Exercices à réaliser
1. Réécrivez la partie de la critique comprise entre « Publié par Camille » et « l’essai Comment Bambi a tué le chasseur ? », bornes incluses, en remplaçant « dessin-animé » par « film d’animation ».
2. D’après la critique, chez quelle maison d’édition paraît l’essai ?

Extrait retenu
****

Critique : Comment Bambi a tué le chasseur ?

Publié par Camille Esteve le 31 mai 2023 | Maj le 31 mai 2023

Nombreux sont ceux et celles qui ont pleuré – et pleurent encore – devant la mort de la mère de Bambi. Et si ce dessin-animé, et plus généralement l’œuvre de Walt Disney, renfermait différents messages sur la nature et l’écologie ? Dans le livre Comment Bambi a tué le chasseur ?, l’auteur, Damien Bridonneau, propose son analyse d’une vingtaine de classiques Disney et Pixar à travers le prisme philosophique. Qu’en avons-nous pensé ?

Fiche technique de l’essai Comment Bambi a tué le chasseur ?

  • Titre : Comment Bambi a tué le chasseur ? La Philosophie écologique selon Walt Disney
  • Auteur : Damien Bridonneau
  • Maison d’édition : Les éditions de l’Opportun
  • Prix : 15,90 euros

Résumé du livre

« Le Roi Lion, Pocahontas, Frère des Ours, Bambi, Dumbo, Tarzan, La Belle et le Clochard, Coco, Les 101 Dalmatiens, Soul, Le Livre de la Jungle, Les Aristochats, Oliver et Compagnie, Là-Haut, Rox et Rouky, La Ferme se rebelle, The Wild ou encore Vaiana : ces classiques de l’animation font rêver petits et grands, génération après génération. Mais, loin d’être de simples contes de fée, ces dessins animés mythiques nous invitent à nous questionner sur notre rapport à la Nature, à l’animal et à notre place sur Terre.

Walt Disney était un génie visionnaire, et ses successeurs s’inscrivent dans sa lignée. Derrière la simple distraction enfantine de leurs chefs-d’œuvre indémodables, se cachent des messages essentiels : le cycle de la vie cher à Mufasa, l’état de nature auquel sont renvoyés Mowgli et Tarzan, le déracinement et l’enracinement écologique dans Là-Haut, l’écologie de la domestication animale dans La Belle et le Clochard et Les 101 Dalmatiens… Damien Bridonneau analyse vos films d’animation préférés sous l’angle de la philosophie écologique. Une lecture passionnante ! »

****

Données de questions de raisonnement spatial
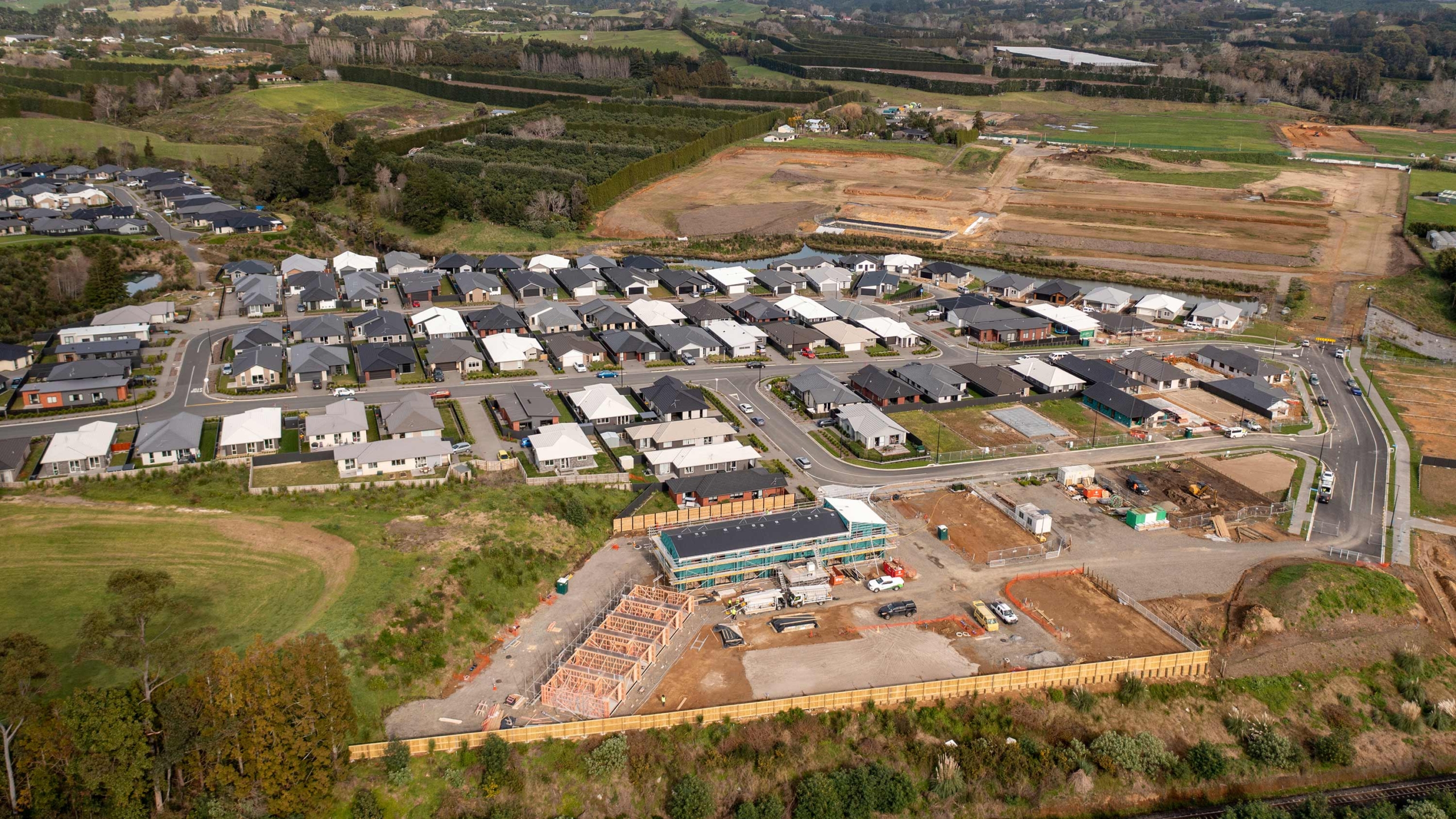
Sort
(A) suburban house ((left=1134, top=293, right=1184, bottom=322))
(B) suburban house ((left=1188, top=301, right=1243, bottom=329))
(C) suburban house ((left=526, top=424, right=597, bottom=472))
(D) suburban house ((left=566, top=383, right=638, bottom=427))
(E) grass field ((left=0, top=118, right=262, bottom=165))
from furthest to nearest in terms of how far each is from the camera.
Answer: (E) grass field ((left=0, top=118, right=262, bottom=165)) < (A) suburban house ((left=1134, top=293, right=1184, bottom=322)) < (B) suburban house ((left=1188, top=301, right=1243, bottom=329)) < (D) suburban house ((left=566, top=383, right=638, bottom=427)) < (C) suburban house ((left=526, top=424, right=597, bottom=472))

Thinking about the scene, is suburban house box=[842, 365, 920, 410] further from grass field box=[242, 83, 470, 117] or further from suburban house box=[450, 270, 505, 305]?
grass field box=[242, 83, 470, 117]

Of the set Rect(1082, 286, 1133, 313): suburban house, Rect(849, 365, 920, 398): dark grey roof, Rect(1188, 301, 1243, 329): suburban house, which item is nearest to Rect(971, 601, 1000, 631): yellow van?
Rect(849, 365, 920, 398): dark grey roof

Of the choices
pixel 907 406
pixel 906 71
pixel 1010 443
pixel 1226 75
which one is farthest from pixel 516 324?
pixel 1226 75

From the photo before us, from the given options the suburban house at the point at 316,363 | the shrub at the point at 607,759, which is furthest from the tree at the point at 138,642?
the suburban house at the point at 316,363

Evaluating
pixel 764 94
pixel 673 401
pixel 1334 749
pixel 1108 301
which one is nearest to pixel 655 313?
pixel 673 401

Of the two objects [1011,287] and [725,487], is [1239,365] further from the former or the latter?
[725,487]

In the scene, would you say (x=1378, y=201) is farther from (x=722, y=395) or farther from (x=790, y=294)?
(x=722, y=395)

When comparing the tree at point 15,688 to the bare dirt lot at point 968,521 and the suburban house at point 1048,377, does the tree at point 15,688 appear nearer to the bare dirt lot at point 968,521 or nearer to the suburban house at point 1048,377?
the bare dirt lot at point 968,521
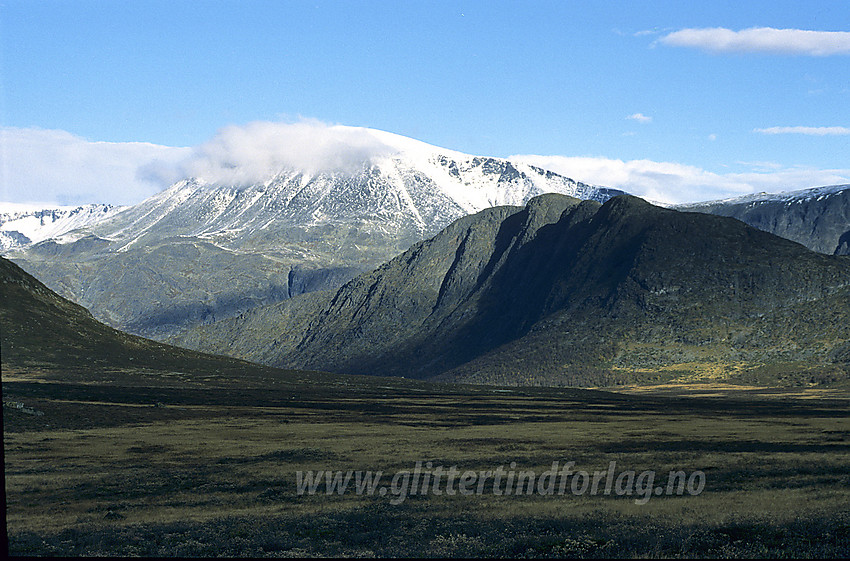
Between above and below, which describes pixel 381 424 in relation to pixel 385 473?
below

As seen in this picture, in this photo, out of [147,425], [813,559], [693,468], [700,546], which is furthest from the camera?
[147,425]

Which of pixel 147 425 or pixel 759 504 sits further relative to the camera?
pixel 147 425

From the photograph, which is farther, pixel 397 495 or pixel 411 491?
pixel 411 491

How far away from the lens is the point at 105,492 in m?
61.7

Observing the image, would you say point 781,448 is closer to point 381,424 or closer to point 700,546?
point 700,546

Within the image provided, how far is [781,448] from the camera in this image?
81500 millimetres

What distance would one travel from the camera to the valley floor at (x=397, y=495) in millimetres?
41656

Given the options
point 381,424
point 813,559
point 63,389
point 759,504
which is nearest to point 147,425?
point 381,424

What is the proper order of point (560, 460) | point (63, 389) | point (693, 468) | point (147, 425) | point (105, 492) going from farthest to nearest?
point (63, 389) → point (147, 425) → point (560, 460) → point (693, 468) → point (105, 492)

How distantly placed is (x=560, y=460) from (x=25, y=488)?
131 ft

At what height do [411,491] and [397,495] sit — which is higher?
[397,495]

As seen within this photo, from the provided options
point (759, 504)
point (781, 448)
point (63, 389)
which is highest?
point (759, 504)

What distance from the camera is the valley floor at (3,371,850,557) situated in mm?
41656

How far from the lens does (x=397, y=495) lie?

****

Corrigés détaillés
1.
Publié par Camille Esteve le 31 mai 2023 | Maj le 31 mai 2023

Nombreux sont ceux et celles qui ont pleuré – et pleurent encore – devant la mort de la mère de Bambi. Et si ce film d’animation, et plus généralement l’œuvre de Walt Disney, renfermait différents messages sur la nature et l’écologie ? Dans le livre Comment Bambi a tué le chasseur ?, l’auteur, Damien Bridonneau, propose son analyse d’une vingtaine de classiques Disney et Pixar à travers le prisme philosophique. Qu’en avons-nous pensé ?

Fiche technique de l’essai Comment Bambi a tué le chasseur ?

2. Les éditions de l’Opportun.